=== Tasks to complete ===
1 - Answer these questions about the Bryan Beach essay:
(a) Around what time did the family arrive on the beach?
(b) According to Google Earth, since before what year has the land been split from the mainland?
(c) How old was the narrator when first visiting Galveston?
2 - Reproduce everything in the Bryan Beach essay from "Bryan Beach is on" down to "and Galveston Island.".
3 - Turn the paragraph of the Bryan Beach essay beginning "Bryan Beach is on a section of land" into a short list that keeps its main facts.
___ Extracted text ___
On Saturday I sat on Bryan Beach a few miles north of the Brazos River with my family as we watched the slowest line of storms I’ve seen in a while make its way up the coast from Port Lavaca. We arrived on the beach around 9am or so and it wasn’t until 2pm that the storms threatened enough to run us into the truck for twenty minutes. Sadly, it was the first time I’d set foot on the Texas coast this summer.
Bryan Beach is on a section of land that was one connected to the mainland, now bisected by the Gulf Intracoastal Waterway. Without digging up even older aerial imagery on TNRIS to verify an approximate date of when this land was separated, Google Earth tells me this not-an-island piece of land has been split from the mainland since before 1944. Nearby is the town and port of Freeport, a veritable smorgasbord of refineries and chemical plants, as well as docking places for large ships offloading their latest cargo from far-flung places across the seas. More people are probably familiar with the town of Surfside slightly to the north of Bryan Beach, a narrow strip of beach between the Gulf of Mexico, the GIWW, and smaller estuaries, where rows of beach houses lie. Beyond that to the northeast, San Luis Pass and Galveston Island.
I really wanted to go to Galveston but the crowds and pricing in Galveston have become atrocious in recent years. (There’s a Galveston essay brewing in me that will likely pair with this essay eventually.) So, we settled for slightly further south, a little bit cheaper because we stayed in Lake Jackson, and maybe not nearly as scenic because of *cough, refineries, cough*. Someone out there is asking, “Galveston? Scenic??” And to that I say, “Wait for my Galveston essay!”
Bryan Beach isn’t not scenic, but if you are incredulous about Galveston being scenic, I’m not sure you will be jumping with enthusiasm about this section of Texas most people give little thought to. That said, I think I may have a new fondness for this little strip of highly erodible sand and as usual, it’s all matter of perspective.
As I sat in my hot pink Magellan camp chair, one that has seen a few too many camping and beach trips and probably deserves to be put out with the trash this week, I watched my nine year old splash in the waves and roll around in the sand, thinking about my own childhood. I grew up visiting Rockport and Port Aransas and knew only those portions of the Texas coast until I was 17 and visited Galveston for the first time. My brother and I spent many vacation hours riding boogie boards on Gulf of Mexico waves, or body surfing and being pummeled to the ocean floor, sometimes spending brief seconds pinned to the ocean floor wondering if I was going to drown. We’d spend long afternoons jumping waves, ducking under before they would crest on top of us. Sometimes we’d pretend to be dolphins as we rode the waves, only to get a glimpse of real bottlenose dolphins a hundred yards away or less if we were lucky. Once a sea turtle surfaced mere feet in front of me, something I’m still astonished by to this day when I recall it. It happened so quickly, it’s head popping up to take in some air, spotting me, and then vanishing under the waves once again.
___ Given information ___
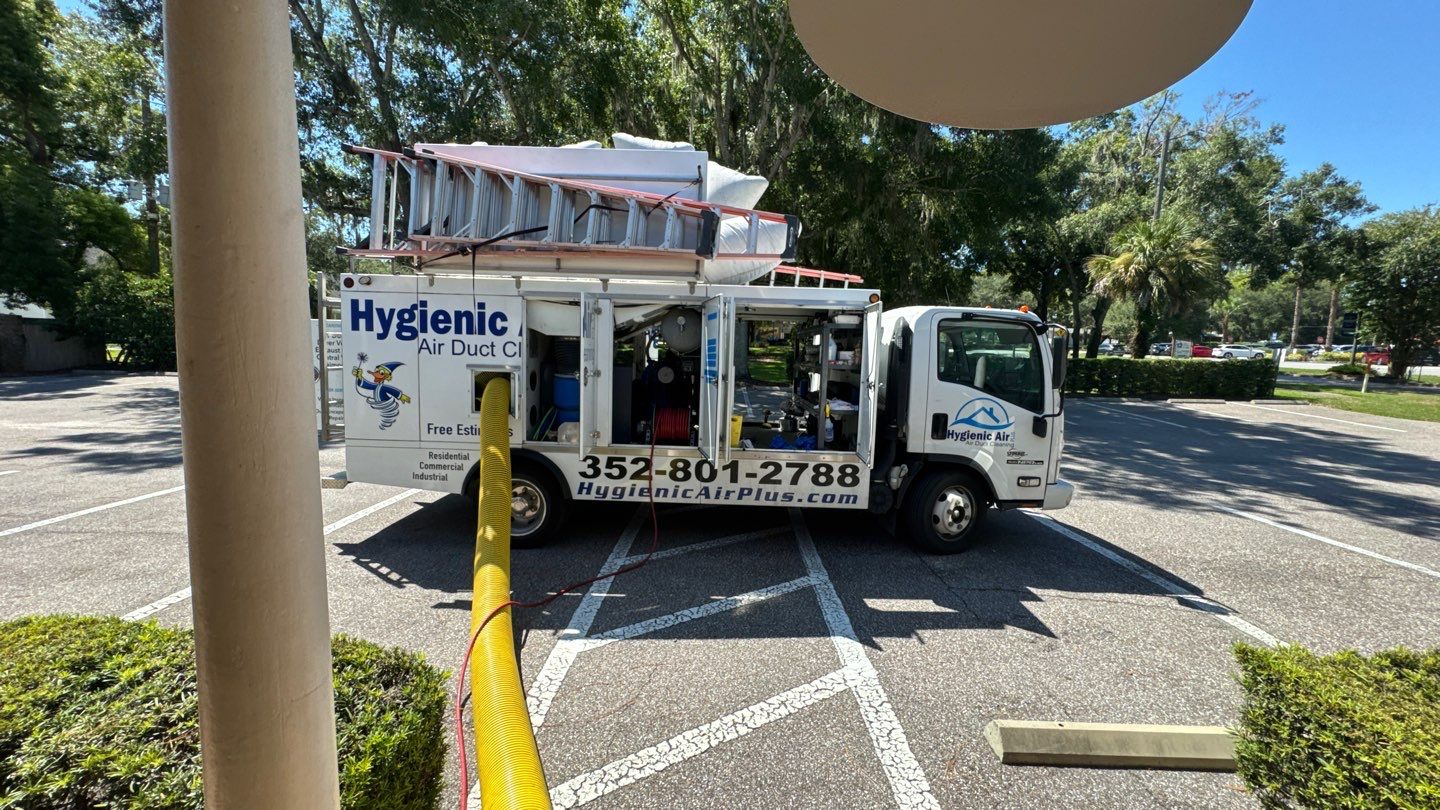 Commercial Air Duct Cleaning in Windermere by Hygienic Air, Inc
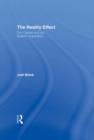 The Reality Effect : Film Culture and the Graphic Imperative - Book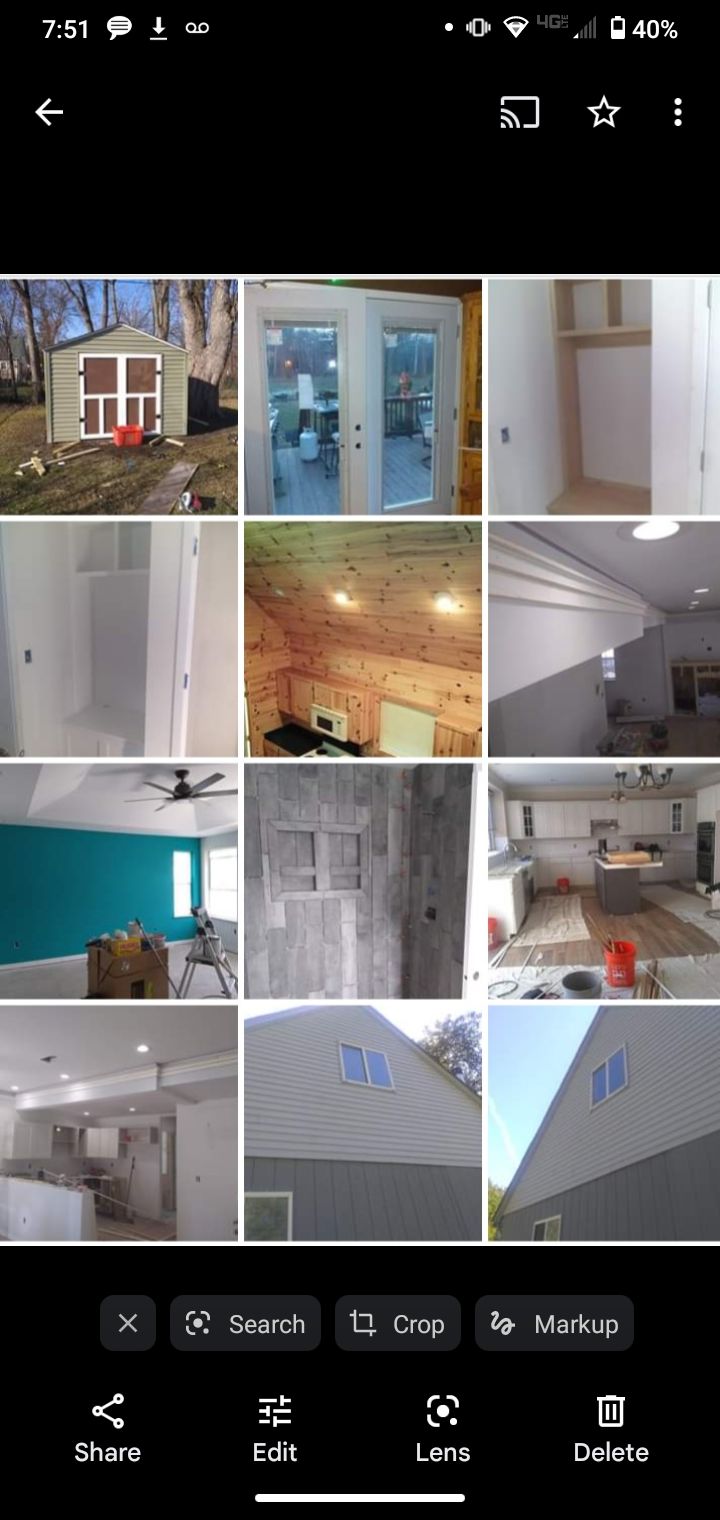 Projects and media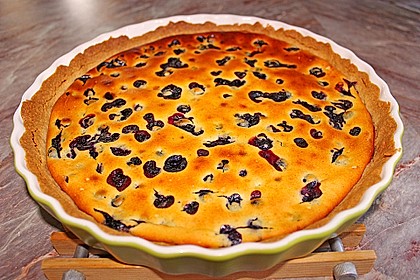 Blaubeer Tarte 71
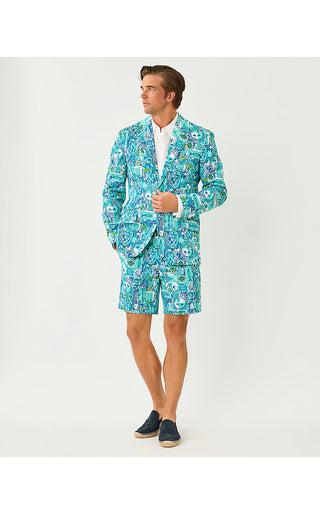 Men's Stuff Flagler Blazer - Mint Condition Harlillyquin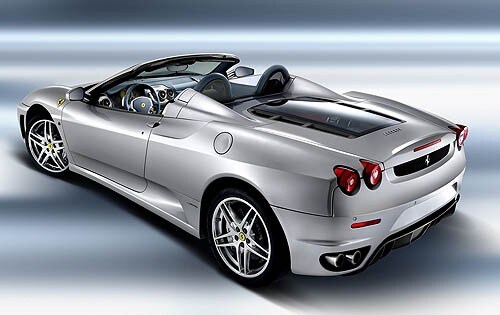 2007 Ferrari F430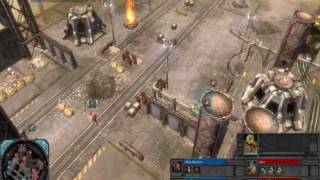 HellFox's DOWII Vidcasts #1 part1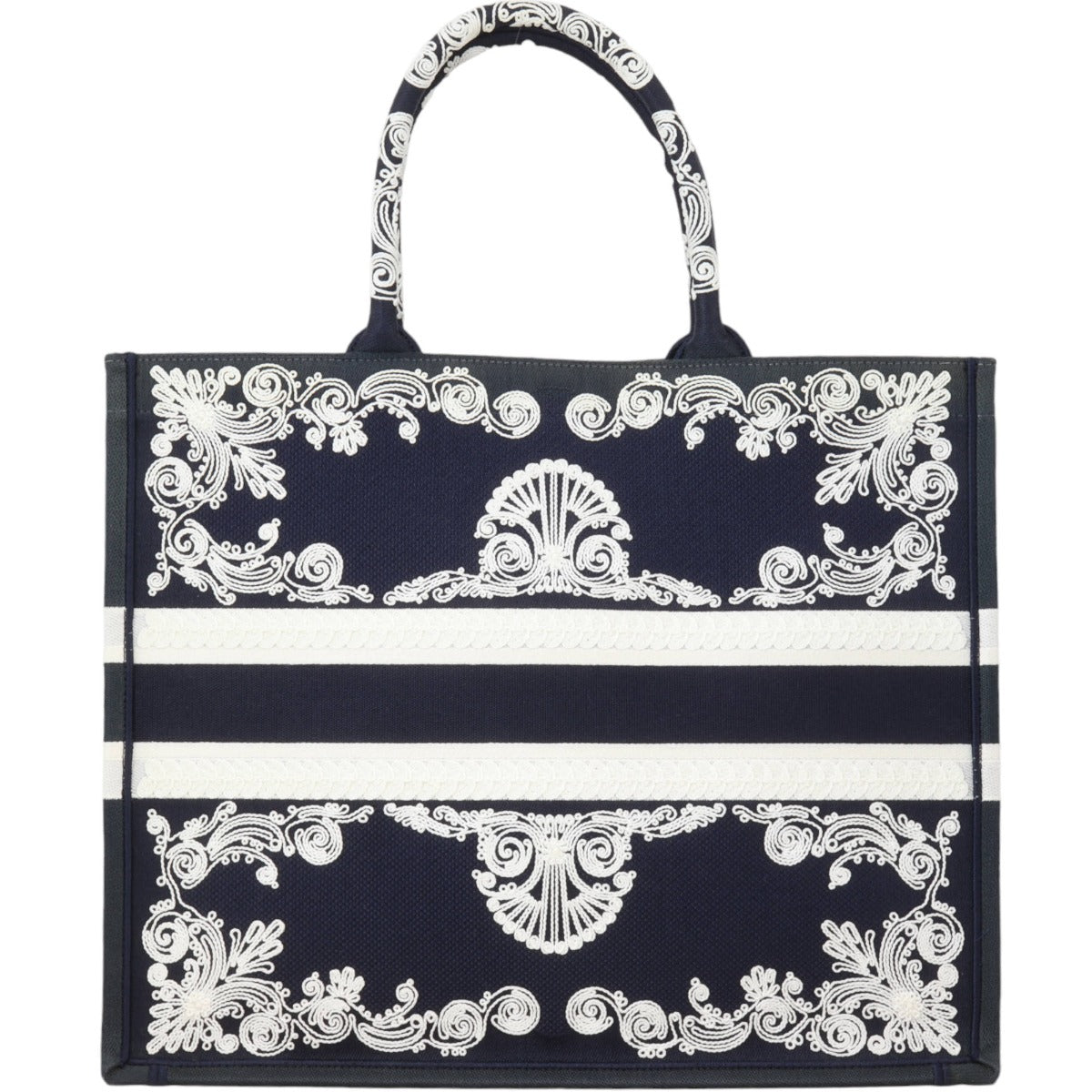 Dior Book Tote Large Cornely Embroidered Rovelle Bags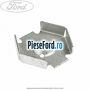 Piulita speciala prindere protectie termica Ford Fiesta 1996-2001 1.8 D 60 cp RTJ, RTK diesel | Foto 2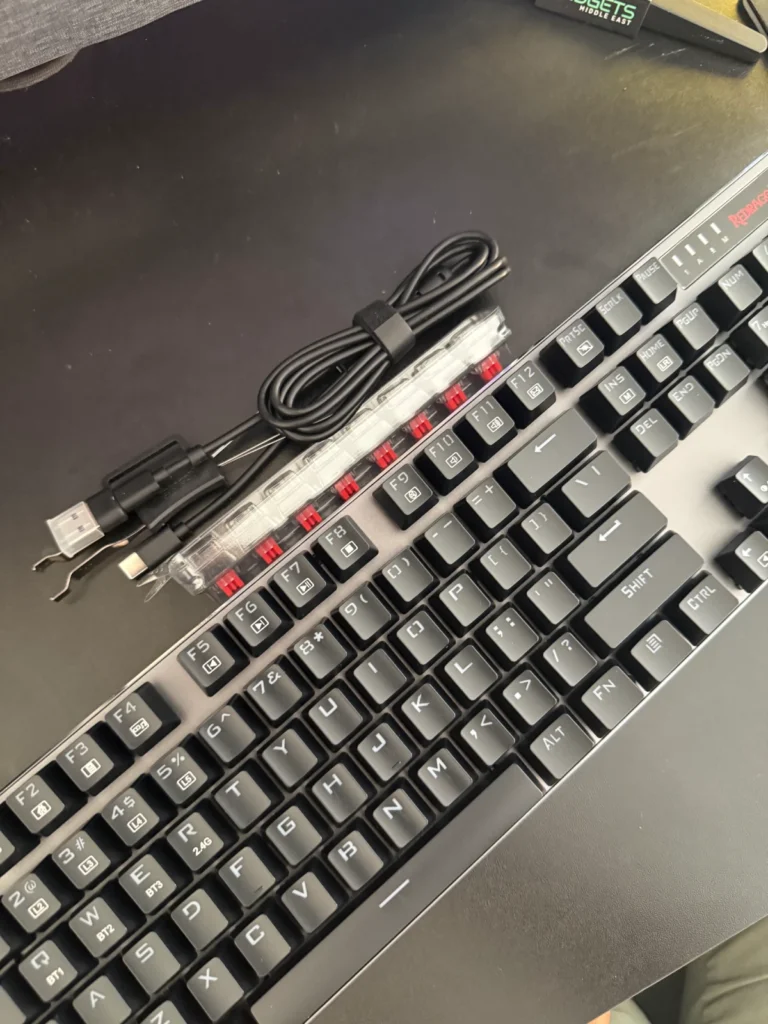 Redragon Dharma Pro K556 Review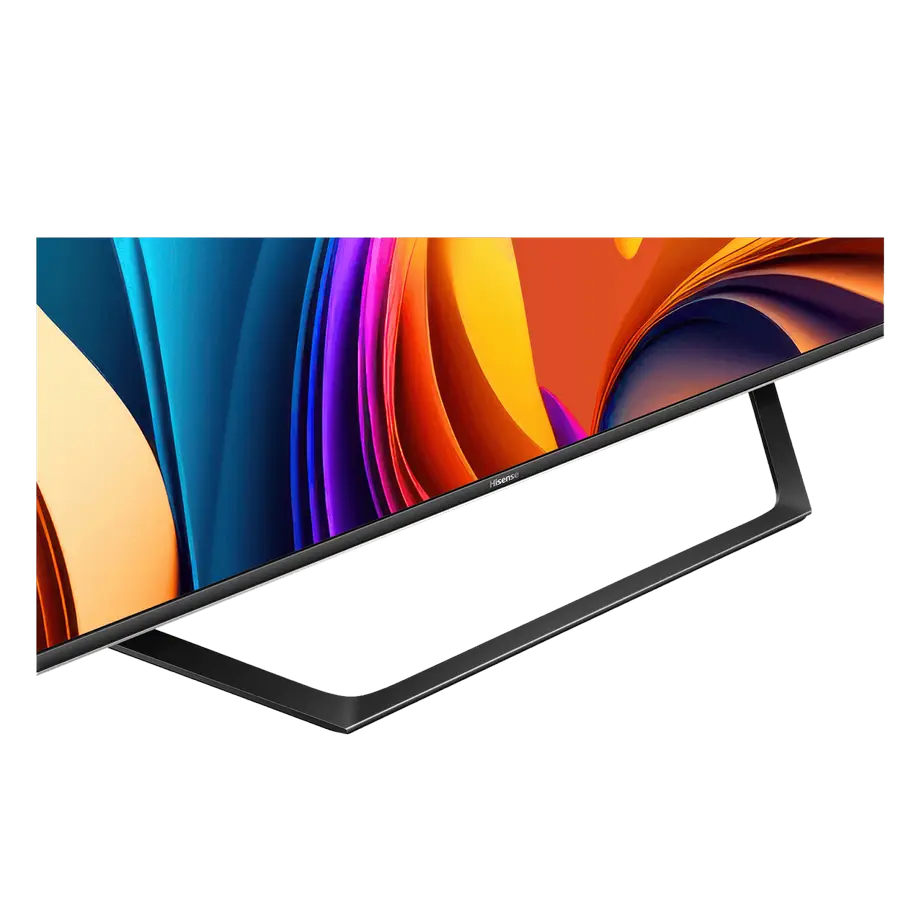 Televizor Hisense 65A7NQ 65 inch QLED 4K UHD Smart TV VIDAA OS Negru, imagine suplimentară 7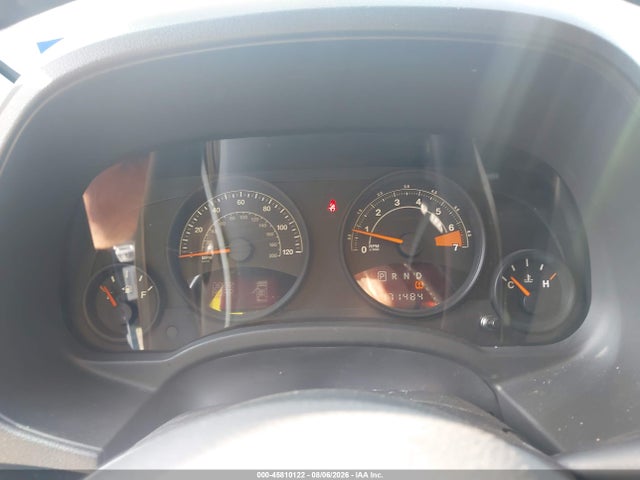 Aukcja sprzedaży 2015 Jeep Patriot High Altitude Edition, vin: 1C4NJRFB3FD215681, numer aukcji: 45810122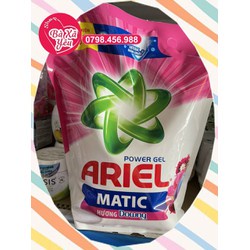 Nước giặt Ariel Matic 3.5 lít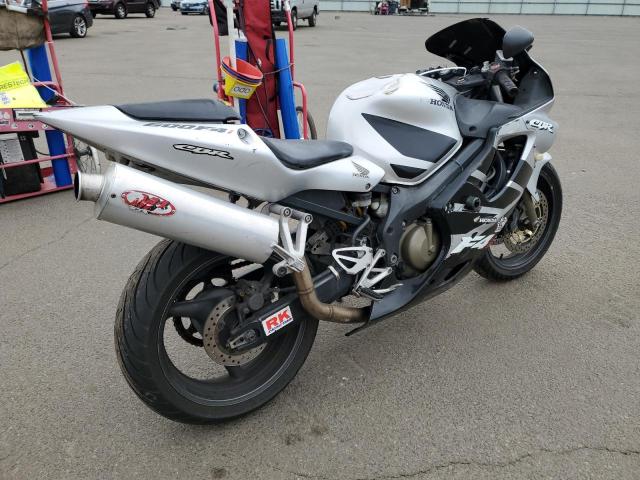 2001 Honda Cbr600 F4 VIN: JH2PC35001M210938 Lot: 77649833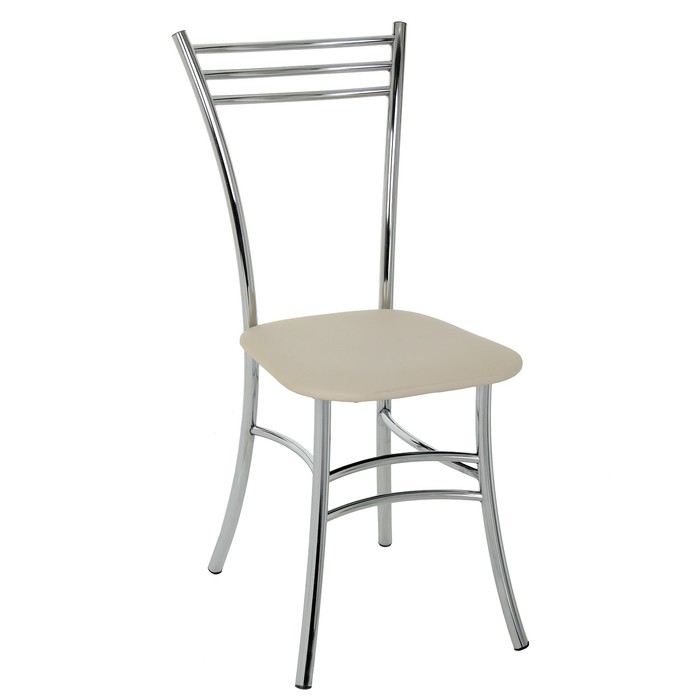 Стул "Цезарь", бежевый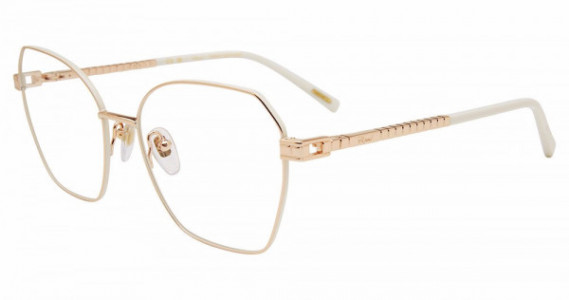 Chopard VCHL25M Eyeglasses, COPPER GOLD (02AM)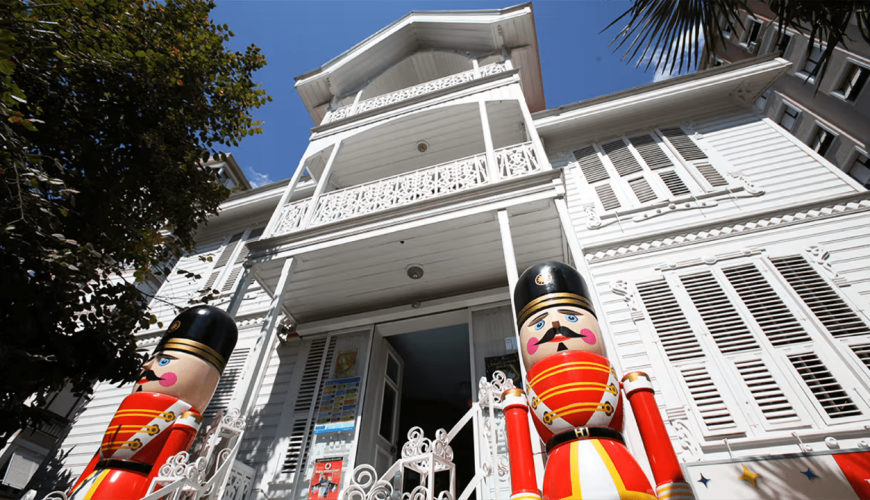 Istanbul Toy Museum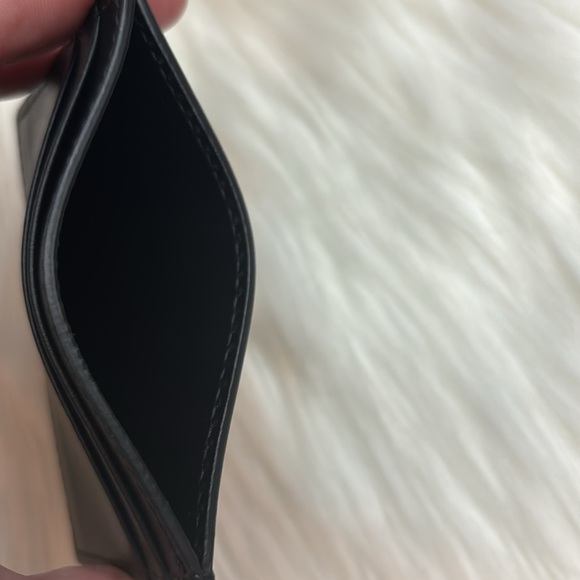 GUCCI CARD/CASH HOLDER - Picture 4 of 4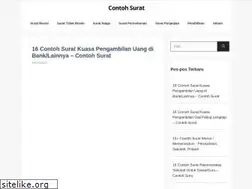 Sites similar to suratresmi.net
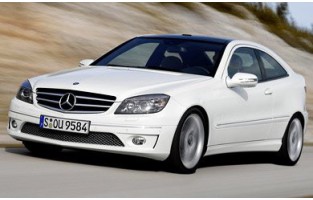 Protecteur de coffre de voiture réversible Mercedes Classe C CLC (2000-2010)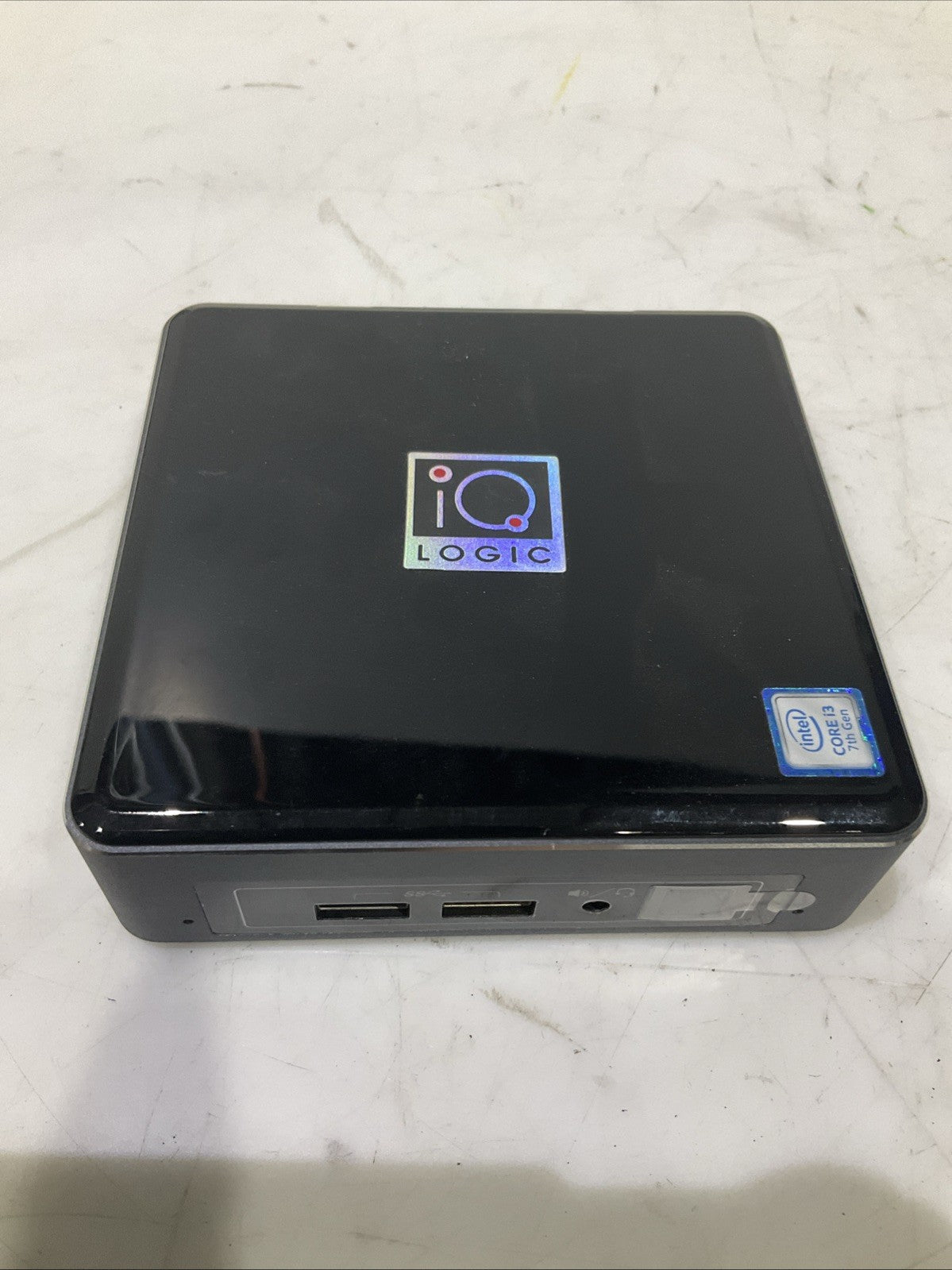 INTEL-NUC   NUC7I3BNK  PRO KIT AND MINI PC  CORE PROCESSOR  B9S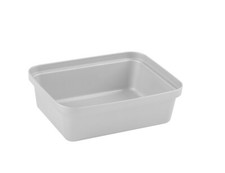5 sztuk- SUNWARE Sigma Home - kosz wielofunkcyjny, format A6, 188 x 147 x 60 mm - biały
___
=== Results ===
1 -
(a) Around 9am.
(b) 1944.
(c) 17.

2 -
Bryan Beach is on a section of land that was one connected to the mainland, now bisected by the Gulf Intracoastal Waterway. Without digging up even older aerial imagery on TNRIS to verify an approximate date of when this land was separated, Google Earth tells me this not-an-island piece of land has been split from the mainland since before 1944. Nearby is the town and port of Freeport, a veritable smorgasbord of refineries and chemical plants, as well as docking places for large ships offloading their latest cargo from far-flung places across the seas. More people are probably familiar with the town of Surfside slightly to the north of Bryan Beach, a narrow strip of beach between the Gulf of Mexico, the GIWW, and smaller estuaries, where rows of beach houses lie. Beyond that to the northeast, San Luis Pass and Galveston Island.

3 -
- Bryan Beach sits on land that was once connected to the mainland and is now cut off by the Gulf Intracoastal Waterway.
- According to Google Earth, the land has been separated since before 1944.
- Nearby Freeport is full of refineries and chemical plants and has docks where large ships unload cargo.
- Surfside, slightly north of Bryan Beach, is a narrow strip of beach lined with beach houses. It lies between the Gulf of Mexico, the GIWW, and smaller estuaries.
- Farther northeast lie San Luis Pass and Galveston Island.